REQUIREMENTS: Copy every line from the line containing "Measured from the" through the line containing "A: 6.05 metres", both included, but scale each distance in the answers by 0.25. Round each result to the same number of decimal places as the original value, with halves rounded up, and leave everything else unchanged.

EXTRACTED DATA:
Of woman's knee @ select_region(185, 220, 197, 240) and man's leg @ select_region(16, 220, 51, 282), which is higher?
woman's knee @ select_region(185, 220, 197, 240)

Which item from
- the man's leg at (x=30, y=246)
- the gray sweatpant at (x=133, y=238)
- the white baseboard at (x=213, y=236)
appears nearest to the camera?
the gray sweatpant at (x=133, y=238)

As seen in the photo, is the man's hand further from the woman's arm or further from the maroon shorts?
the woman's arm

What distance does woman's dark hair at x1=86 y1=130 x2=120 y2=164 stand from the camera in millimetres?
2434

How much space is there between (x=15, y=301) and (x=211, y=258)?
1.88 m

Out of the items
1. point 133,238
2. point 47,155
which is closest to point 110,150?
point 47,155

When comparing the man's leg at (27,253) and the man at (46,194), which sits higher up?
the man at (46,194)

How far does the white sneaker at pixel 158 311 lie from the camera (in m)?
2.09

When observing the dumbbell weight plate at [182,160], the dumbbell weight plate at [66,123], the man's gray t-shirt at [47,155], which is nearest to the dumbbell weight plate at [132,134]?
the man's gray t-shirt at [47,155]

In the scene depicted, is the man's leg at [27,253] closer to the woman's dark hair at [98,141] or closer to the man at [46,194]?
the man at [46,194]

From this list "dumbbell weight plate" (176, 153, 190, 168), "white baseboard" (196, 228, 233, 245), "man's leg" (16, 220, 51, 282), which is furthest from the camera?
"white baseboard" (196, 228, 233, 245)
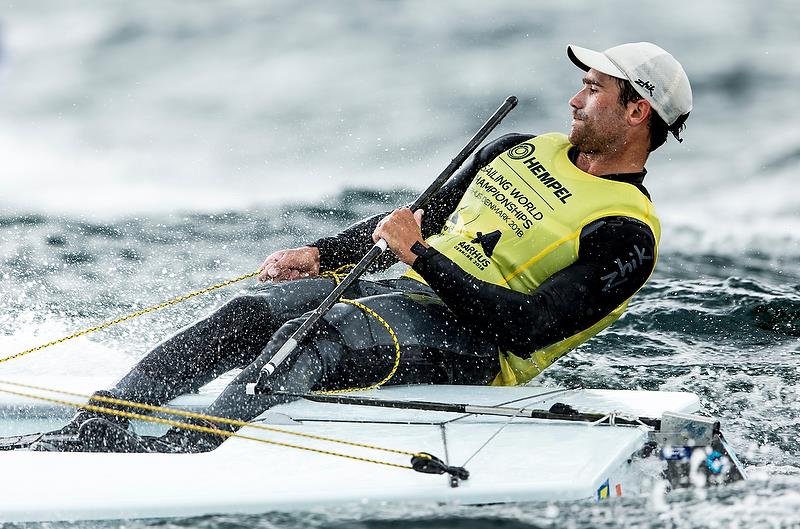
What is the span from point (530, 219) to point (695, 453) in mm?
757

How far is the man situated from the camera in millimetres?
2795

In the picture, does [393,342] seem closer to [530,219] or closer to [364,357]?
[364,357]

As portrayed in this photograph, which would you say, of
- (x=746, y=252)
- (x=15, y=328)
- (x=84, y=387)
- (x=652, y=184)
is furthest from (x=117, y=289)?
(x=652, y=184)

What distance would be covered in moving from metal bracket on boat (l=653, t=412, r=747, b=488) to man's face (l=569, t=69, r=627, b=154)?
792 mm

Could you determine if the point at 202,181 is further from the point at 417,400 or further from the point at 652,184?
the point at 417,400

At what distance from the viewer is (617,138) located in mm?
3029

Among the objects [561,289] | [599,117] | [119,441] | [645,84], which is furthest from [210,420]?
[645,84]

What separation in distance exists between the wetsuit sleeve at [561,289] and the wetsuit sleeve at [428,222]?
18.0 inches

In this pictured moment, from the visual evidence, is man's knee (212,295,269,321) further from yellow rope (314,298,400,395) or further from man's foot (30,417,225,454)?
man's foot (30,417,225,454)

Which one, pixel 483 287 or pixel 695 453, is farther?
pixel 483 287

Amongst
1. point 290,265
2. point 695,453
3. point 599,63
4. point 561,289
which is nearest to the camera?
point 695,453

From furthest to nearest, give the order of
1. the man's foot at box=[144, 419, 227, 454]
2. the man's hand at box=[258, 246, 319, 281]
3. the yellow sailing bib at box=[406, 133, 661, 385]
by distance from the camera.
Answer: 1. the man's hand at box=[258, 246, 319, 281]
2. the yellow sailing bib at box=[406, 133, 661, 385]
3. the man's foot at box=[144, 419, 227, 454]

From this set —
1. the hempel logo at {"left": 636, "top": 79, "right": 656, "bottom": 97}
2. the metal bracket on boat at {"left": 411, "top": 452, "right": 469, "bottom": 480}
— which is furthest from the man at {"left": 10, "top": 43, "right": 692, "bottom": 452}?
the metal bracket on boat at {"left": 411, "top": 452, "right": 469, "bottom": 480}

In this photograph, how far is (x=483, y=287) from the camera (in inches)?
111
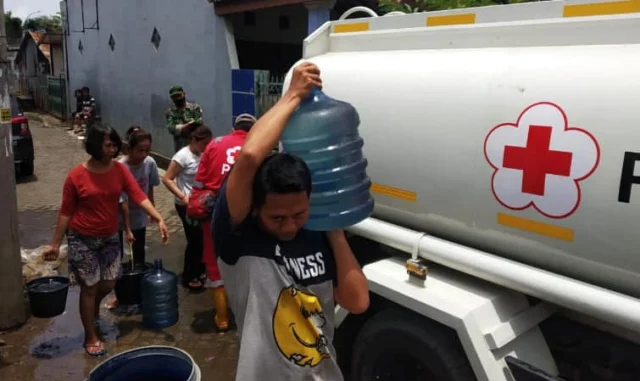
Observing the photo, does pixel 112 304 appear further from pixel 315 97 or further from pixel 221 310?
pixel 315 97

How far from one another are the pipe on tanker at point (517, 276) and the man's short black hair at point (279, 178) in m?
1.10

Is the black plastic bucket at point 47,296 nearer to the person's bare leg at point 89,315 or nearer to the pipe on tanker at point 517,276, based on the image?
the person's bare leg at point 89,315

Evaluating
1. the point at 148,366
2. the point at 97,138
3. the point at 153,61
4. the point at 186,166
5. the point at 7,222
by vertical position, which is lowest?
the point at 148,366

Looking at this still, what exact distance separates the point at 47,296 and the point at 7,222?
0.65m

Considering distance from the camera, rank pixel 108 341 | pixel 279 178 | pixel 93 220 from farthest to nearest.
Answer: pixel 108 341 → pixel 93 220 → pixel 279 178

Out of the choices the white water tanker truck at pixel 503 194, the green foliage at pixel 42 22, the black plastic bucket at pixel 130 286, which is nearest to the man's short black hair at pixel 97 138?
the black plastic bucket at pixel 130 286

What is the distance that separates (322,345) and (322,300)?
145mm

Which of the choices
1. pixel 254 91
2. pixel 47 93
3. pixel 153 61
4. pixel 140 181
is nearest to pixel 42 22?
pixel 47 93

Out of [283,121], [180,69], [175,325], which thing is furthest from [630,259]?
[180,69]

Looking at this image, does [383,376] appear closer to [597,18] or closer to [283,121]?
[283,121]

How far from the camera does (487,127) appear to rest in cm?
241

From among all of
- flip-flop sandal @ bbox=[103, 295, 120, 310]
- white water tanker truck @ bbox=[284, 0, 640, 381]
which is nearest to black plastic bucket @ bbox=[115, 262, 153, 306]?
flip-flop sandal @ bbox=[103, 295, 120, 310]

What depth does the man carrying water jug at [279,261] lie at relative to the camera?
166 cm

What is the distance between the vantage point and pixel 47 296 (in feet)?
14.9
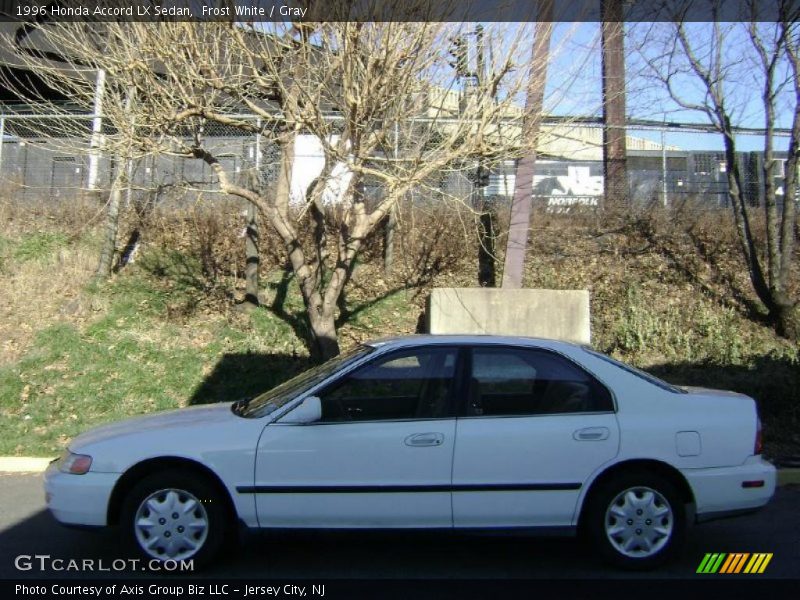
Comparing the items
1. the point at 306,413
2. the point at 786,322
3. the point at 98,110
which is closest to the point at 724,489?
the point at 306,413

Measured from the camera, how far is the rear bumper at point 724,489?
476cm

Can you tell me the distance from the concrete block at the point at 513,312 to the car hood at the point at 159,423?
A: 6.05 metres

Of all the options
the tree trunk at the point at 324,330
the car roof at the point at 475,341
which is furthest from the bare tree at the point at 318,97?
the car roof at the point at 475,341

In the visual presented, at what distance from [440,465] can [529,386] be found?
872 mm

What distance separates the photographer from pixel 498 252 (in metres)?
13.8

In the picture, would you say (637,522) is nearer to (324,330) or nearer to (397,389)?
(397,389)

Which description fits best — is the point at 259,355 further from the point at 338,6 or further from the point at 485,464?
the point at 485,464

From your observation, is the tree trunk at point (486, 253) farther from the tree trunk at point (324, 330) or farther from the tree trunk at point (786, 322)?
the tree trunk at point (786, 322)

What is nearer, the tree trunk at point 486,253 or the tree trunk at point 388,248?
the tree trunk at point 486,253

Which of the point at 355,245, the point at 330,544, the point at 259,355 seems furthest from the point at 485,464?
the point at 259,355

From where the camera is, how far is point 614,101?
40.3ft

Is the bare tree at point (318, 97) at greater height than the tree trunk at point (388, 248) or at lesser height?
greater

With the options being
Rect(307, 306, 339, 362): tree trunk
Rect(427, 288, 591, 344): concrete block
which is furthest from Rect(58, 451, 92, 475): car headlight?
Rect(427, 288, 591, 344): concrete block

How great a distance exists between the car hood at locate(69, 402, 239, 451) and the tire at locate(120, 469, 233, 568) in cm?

---

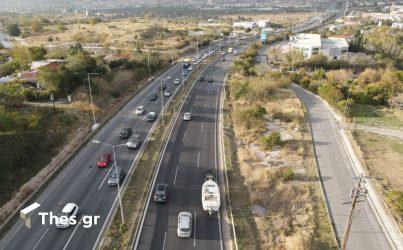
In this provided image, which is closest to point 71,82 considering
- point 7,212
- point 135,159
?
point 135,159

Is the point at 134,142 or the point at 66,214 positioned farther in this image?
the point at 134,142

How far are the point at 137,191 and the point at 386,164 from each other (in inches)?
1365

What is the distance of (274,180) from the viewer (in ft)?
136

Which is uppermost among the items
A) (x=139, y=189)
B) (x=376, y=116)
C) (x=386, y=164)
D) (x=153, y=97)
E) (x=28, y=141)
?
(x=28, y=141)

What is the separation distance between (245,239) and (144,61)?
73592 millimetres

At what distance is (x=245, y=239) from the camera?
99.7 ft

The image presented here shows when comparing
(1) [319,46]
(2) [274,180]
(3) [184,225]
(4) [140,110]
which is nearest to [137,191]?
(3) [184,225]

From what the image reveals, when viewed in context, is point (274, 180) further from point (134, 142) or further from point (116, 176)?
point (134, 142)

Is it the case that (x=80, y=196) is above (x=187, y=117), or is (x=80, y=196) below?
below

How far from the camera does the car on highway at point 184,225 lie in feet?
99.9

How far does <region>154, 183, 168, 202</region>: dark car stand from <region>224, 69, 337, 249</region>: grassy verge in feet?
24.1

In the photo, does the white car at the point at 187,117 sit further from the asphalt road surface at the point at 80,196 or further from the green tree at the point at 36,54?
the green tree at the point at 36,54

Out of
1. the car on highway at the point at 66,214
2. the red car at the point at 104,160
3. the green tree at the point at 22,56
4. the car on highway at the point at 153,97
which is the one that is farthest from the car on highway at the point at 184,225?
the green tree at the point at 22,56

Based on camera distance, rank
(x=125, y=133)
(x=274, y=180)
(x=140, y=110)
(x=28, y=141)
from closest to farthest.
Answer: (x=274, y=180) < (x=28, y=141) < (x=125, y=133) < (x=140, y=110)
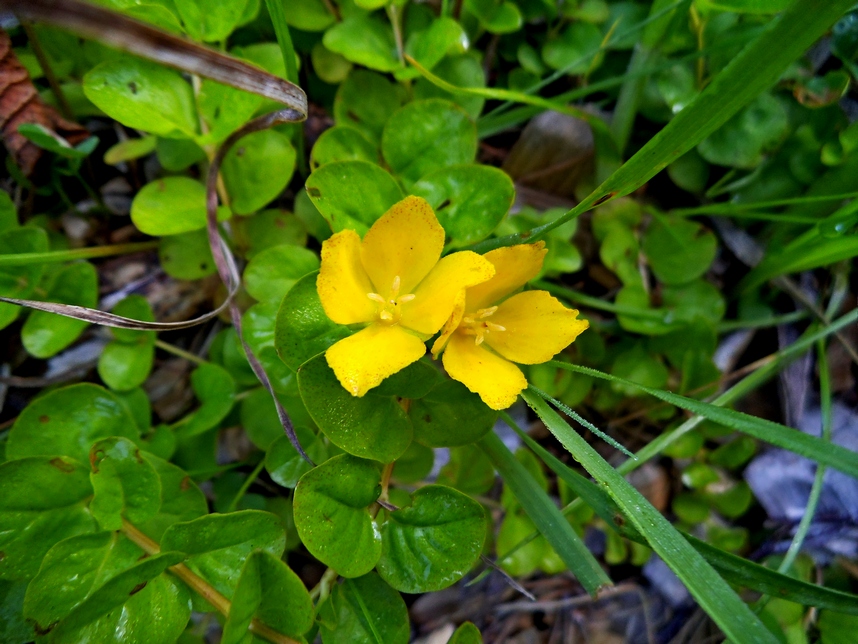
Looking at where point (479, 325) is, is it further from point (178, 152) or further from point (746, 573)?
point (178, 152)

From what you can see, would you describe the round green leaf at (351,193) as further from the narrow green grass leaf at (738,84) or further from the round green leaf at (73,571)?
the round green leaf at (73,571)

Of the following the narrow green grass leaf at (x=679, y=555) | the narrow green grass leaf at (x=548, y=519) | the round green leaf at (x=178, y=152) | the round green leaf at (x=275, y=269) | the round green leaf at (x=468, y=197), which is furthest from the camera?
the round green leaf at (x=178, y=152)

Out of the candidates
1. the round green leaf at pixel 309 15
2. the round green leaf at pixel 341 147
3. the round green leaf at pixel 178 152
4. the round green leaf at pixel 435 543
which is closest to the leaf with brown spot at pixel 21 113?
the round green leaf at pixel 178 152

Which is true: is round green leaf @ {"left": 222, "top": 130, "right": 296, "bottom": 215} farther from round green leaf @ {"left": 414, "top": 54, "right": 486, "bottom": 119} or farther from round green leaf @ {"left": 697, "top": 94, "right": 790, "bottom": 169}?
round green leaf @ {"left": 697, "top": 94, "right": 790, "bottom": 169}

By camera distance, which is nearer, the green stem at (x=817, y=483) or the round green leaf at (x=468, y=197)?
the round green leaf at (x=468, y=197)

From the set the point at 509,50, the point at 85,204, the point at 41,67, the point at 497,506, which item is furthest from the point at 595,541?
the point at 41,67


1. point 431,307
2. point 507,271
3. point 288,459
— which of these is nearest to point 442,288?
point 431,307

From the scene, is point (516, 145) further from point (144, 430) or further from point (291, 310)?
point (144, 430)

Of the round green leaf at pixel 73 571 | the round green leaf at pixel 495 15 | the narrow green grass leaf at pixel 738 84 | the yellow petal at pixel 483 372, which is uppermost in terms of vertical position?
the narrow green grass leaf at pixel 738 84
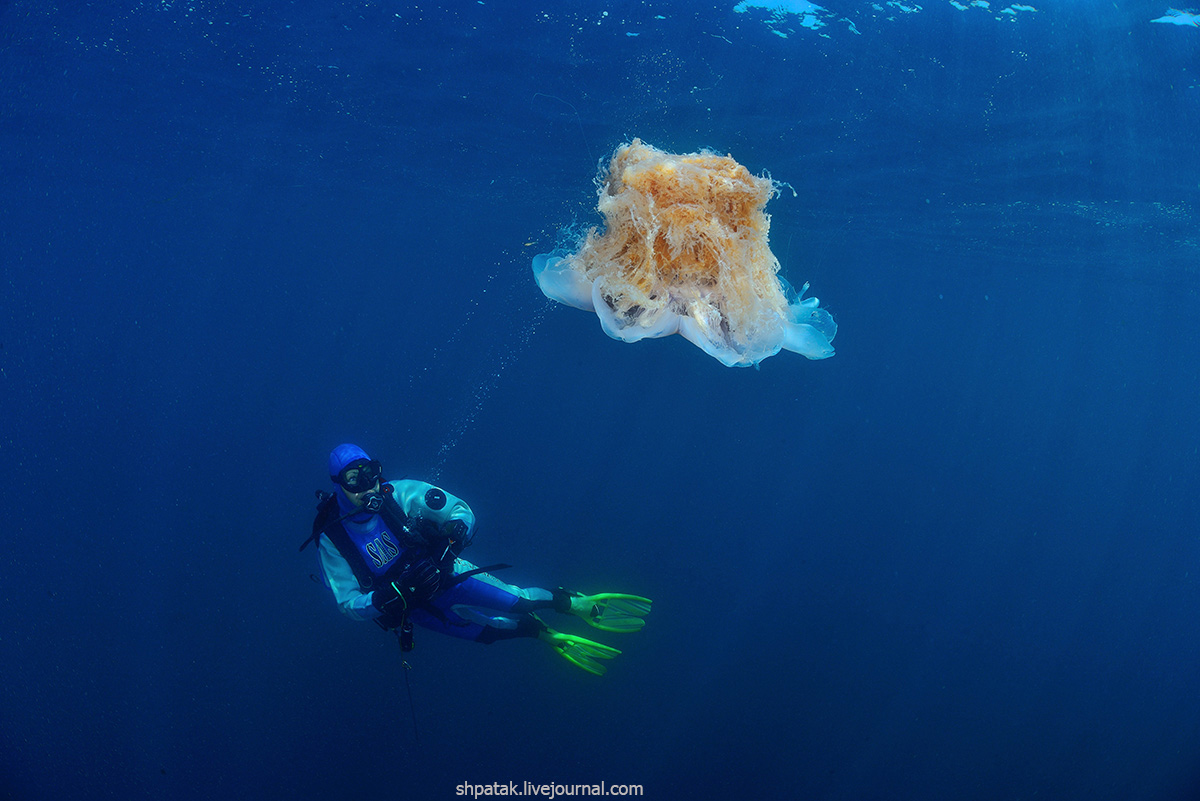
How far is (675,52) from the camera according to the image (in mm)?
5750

RESULT:
Measured from the camera, how far is the rear bumper at point 724,489?
119cm

Can you tell me the distance from the concrete block at the point at 513,312 to the car hood at the point at 159,423?
A: 1.51 metres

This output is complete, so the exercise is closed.